** Start **
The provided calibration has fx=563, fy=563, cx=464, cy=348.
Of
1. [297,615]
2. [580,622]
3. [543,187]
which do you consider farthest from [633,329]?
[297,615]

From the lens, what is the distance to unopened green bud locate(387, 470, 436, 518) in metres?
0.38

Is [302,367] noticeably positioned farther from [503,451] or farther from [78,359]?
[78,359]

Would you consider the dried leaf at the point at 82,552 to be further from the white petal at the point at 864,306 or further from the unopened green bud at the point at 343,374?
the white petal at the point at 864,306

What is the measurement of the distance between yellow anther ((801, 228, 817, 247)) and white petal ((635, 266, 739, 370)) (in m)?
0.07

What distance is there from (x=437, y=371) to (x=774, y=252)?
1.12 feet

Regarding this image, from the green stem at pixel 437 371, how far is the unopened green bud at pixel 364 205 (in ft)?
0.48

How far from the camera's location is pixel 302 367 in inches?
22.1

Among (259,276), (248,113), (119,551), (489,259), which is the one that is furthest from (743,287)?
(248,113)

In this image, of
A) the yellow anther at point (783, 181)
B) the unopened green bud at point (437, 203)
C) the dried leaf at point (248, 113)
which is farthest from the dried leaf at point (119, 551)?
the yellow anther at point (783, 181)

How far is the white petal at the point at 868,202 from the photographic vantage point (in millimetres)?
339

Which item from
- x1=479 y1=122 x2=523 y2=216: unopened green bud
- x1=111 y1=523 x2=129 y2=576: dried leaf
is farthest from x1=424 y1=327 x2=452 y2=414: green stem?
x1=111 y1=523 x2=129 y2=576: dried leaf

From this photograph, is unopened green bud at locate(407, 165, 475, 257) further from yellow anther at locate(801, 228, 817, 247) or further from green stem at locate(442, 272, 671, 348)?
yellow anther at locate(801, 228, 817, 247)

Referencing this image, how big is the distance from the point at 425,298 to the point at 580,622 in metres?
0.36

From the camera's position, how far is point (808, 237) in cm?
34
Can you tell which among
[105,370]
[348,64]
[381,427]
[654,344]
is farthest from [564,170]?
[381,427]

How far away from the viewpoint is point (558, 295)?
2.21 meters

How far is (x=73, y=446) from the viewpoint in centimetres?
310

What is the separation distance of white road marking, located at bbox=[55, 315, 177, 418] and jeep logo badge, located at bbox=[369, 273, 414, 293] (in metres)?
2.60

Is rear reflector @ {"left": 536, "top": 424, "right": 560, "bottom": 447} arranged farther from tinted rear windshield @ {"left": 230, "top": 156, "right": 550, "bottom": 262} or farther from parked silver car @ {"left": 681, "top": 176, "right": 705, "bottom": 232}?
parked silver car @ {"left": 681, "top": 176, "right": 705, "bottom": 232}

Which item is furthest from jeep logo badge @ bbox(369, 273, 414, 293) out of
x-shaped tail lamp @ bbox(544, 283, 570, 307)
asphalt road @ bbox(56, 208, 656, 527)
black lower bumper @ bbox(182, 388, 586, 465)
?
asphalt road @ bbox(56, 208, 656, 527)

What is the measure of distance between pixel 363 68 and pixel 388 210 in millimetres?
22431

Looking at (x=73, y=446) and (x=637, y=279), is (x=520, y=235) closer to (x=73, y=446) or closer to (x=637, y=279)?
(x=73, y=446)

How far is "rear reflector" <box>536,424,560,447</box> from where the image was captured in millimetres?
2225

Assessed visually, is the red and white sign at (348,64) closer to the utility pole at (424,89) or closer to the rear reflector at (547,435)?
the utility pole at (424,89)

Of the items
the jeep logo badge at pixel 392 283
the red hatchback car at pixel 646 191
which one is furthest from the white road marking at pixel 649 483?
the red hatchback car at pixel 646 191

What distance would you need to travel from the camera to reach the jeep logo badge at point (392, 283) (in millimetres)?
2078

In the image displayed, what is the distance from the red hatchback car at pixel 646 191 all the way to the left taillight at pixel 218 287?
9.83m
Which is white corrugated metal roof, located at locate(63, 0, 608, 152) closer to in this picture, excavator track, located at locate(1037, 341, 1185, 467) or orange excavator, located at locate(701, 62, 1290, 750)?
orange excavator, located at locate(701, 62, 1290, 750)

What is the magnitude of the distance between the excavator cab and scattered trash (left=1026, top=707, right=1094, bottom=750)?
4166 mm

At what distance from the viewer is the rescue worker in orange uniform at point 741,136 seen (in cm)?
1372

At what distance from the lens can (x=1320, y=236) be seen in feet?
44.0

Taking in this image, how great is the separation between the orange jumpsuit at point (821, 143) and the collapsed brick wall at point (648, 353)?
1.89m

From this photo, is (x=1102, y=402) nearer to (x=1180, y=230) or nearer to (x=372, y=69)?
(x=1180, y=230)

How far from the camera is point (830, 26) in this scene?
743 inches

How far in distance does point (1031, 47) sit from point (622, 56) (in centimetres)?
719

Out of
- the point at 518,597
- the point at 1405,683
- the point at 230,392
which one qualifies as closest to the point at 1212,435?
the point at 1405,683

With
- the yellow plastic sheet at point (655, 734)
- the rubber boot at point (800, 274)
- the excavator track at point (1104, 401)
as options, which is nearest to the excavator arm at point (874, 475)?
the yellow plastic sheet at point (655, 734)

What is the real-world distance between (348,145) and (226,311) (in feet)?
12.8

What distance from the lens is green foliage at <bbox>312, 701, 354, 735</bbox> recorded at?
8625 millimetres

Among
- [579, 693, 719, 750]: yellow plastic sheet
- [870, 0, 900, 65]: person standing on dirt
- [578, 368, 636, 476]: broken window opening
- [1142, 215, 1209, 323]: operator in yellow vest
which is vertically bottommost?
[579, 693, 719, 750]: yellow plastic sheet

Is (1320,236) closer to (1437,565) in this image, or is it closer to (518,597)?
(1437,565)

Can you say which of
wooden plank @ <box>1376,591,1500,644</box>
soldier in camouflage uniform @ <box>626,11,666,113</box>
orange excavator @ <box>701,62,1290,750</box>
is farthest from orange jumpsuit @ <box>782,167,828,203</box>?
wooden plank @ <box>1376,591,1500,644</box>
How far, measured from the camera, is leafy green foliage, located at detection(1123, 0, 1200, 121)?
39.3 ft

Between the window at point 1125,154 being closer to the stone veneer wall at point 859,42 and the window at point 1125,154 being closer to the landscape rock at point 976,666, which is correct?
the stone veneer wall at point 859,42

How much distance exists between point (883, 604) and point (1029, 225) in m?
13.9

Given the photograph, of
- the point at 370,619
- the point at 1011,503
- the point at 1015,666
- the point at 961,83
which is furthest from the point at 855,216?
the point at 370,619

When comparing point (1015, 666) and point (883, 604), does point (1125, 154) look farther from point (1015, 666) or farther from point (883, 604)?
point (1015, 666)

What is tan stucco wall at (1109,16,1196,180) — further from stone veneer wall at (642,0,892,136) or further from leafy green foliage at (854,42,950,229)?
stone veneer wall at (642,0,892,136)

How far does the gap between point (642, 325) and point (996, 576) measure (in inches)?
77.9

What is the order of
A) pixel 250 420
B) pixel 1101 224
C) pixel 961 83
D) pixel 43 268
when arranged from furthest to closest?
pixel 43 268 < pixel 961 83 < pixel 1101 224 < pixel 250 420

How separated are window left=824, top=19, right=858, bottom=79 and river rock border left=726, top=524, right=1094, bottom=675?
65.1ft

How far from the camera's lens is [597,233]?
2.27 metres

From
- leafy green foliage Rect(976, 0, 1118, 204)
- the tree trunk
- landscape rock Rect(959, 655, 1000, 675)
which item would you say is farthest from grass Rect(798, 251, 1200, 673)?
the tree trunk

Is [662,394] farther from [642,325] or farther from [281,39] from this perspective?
** End **
#### [WHAT THE EXERCISE ASKS]
The records above are to be copied in full, exactly as written.

#### [THE REPLY]
The provided calibration has fx=563, fy=563, cx=464, cy=348.
Of
1. [297,615]
2. [580,622]
3. [543,187]
which do you consider farthest from [633,329]?
[297,615]

From the lens, what is the distance to unopened green bud locate(387, 470, 436, 518) in metres?
0.38

Is [302,367] noticeably positioned farther from [503,451] or farther from [78,359]?
[78,359]

Would you consider the dried leaf at the point at 82,552 to be further from the white petal at the point at 864,306 or further from the unopened green bud at the point at 343,374?
the white petal at the point at 864,306

What is the measurement of the distance between yellow anther ((801, 228, 817, 247)) and white petal ((635, 266, 739, 370)) (in m)?
0.07

What distance is there from (x=437, y=371) to (x=774, y=252)?
1.12 feet

Regarding this image, from the green stem at pixel 437 371, how far is the unopened green bud at pixel 364 205 (in ft)?
0.48

How far from the camera's location is pixel 302 367 in inches?
22.1

Among (259,276), (248,113), (119,551), (489,259), which is the one that is furthest from (743,287)?
(248,113)

In this image, of
A) the yellow anther at point (783, 181)
B) the unopened green bud at point (437, 203)
C) the dried leaf at point (248, 113)
which is farthest from the dried leaf at point (119, 551)?
the yellow anther at point (783, 181)

How far is the white petal at the point at 868,202 from the photographic vantage point (in millimetres)?
339

Which item from
- x1=479 y1=122 x2=523 y2=216: unopened green bud
- x1=111 y1=523 x2=129 y2=576: dried leaf
is farthest from x1=424 y1=327 x2=452 y2=414: green stem?
x1=111 y1=523 x2=129 y2=576: dried leaf

From this photograph, is unopened green bud at locate(407, 165, 475, 257) further from yellow anther at locate(801, 228, 817, 247) or further from green stem at locate(442, 272, 671, 348)?
yellow anther at locate(801, 228, 817, 247)

Referencing this image, how big is the distance from the point at 425,298 to the point at 580,622 in metres?
0.36

From the camera's position, how far is point (808, 237) in cm?
34
Can you tell which among
[105,370]
[348,64]
[381,427]
[654,344]
is farthest from [564,170]?
[381,427]

How far away from the viewpoint is point (558, 295)?
2.21 meters

How far is (x=73, y=446) from the viewpoint in centimetres?
310

What is the separation distance of white road marking, located at bbox=[55, 315, 177, 418] and jeep logo badge, located at bbox=[369, 273, 414, 293] (in metres)?
2.60

Is rear reflector @ {"left": 536, "top": 424, "right": 560, "bottom": 447} arranged farther from tinted rear windshield @ {"left": 230, "top": 156, "right": 550, "bottom": 262} or farther from parked silver car @ {"left": 681, "top": 176, "right": 705, "bottom": 232}?
parked silver car @ {"left": 681, "top": 176, "right": 705, "bottom": 232}

Which item is furthest from jeep logo badge @ bbox(369, 273, 414, 293) out of
x-shaped tail lamp @ bbox(544, 283, 570, 307)
asphalt road @ bbox(56, 208, 656, 527)
black lower bumper @ bbox(182, 388, 586, 465)
?
asphalt road @ bbox(56, 208, 656, 527)

What is the measure of distance between pixel 363 68 and pixel 388 210 in millimetres?
22431

Looking at (x=73, y=446) and (x=637, y=279), is (x=520, y=235) closer to (x=73, y=446) or closer to (x=637, y=279)?
(x=73, y=446)

How far is "rear reflector" <box>536,424,560,447</box> from where the image was captured in millimetres?
2225

Assessed visually, is the red and white sign at (348,64) closer to the utility pole at (424,89) or closer to the rear reflector at (547,435)?
the utility pole at (424,89)

Of the items
the jeep logo badge at pixel 392 283
the red hatchback car at pixel 646 191
which one is furthest from the white road marking at pixel 649 483?
the red hatchback car at pixel 646 191

What distance would you need to travel from the camera to reach the jeep logo badge at point (392, 283) (in millimetres)?
2078

In the image displayed, what is the distance from the red hatchback car at pixel 646 191 all the way to the left taillight at pixel 218 287?
9.83m
Which is white corrugated metal roof, located at locate(63, 0, 608, 152) closer to in this picture, excavator track, located at locate(1037, 341, 1185, 467) or orange excavator, located at locate(701, 62, 1290, 750)?
orange excavator, located at locate(701, 62, 1290, 750)

What is the magnitude of the distance between the excavator cab and scattered trash (left=1026, top=707, right=1094, bottom=750)?
4166 mm

At what distance from the viewer is the rescue worker in orange uniform at point 741,136 seen (in cm)?
1372

At what distance from the lens can (x=1320, y=236) be seen in feet?
44.0

Taking in this image, how great is the separation between the orange jumpsuit at point (821, 143) and the collapsed brick wall at point (648, 353)?
1.89m

From this photo, is (x=1102, y=402) nearer to (x=1180, y=230) or nearer to (x=372, y=69)?
(x=1180, y=230)

How far from the camera is point (830, 26) in this scene?
743 inches

How far in distance does point (1031, 47) sit from point (622, 56) (in centimetres)?
719

Out of
- the point at 518,597
- the point at 1405,683
- the point at 230,392
which one qualifies as closest to the point at 1212,435?
the point at 1405,683

With
- the yellow plastic sheet at point (655, 734)
- the rubber boot at point (800, 274)
- the excavator track at point (1104, 401)
as options, which is nearest to the excavator arm at point (874, 475)?
the yellow plastic sheet at point (655, 734)

What is the real-world distance between (348,145) and (226,311) (in feet)?
12.8

What distance from the lens is green foliage at <bbox>312, 701, 354, 735</bbox> recorded at?
8625 millimetres

Among
- [579, 693, 719, 750]: yellow plastic sheet
- [870, 0, 900, 65]: person standing on dirt
- [578, 368, 636, 476]: broken window opening
- [1142, 215, 1209, 323]: operator in yellow vest
which is vertically bottommost?
[579, 693, 719, 750]: yellow plastic sheet

Is (1320,236) closer to (1437,565) in this image, or is it closer to (518,597)?
(1437,565)

Can you say which of
wooden plank @ <box>1376,591,1500,644</box>
soldier in camouflage uniform @ <box>626,11,666,113</box>
orange excavator @ <box>701,62,1290,750</box>
is farthest from orange jumpsuit @ <box>782,167,828,203</box>?
wooden plank @ <box>1376,591,1500,644</box>
How far, measured from the camera, is leafy green foliage, located at detection(1123, 0, 1200, 121)?
39.3 ft

Between the window at point 1125,154 being closer to the stone veneer wall at point 859,42 and the window at point 1125,154 being closer to the landscape rock at point 976,666, which is correct?
the stone veneer wall at point 859,42

How much distance exists between point (883, 604) and point (1029, 225) in m?
13.9

Given the photograph, of
- the point at 370,619
- the point at 1011,503
- the point at 1015,666
- the point at 961,83
which is furthest from the point at 855,216?
the point at 370,619

When comparing point (1015, 666) and point (883, 604), does point (1125, 154) look farther from point (1015, 666) or farther from point (883, 604)?
point (1015, 666)

What is tan stucco wall at (1109,16,1196,180) — further from stone veneer wall at (642,0,892,136) or further from leafy green foliage at (854,42,950,229)?
stone veneer wall at (642,0,892,136)

How far does the gap between point (642, 325) and point (996, 576) measure (in inches)?
77.9

What is the order of
A) pixel 250 420
B) pixel 1101 224
C) pixel 961 83
D) pixel 43 268
when arranged from furthest to closest?
pixel 43 268 < pixel 961 83 < pixel 1101 224 < pixel 250 420

How separated are window left=824, top=19, right=858, bottom=79 and river rock border left=726, top=524, right=1094, bottom=675?
65.1ft

How far from the camera's lens is [597,233]?
2.27 metres

From
- leafy green foliage Rect(976, 0, 1118, 204)
- the tree trunk
- landscape rock Rect(959, 655, 1000, 675)
which item would you say is farthest from grass Rect(798, 251, 1200, 673)?
the tree trunk

Is [662,394] farther from [642,325] or farther from [281,39] from this perspective?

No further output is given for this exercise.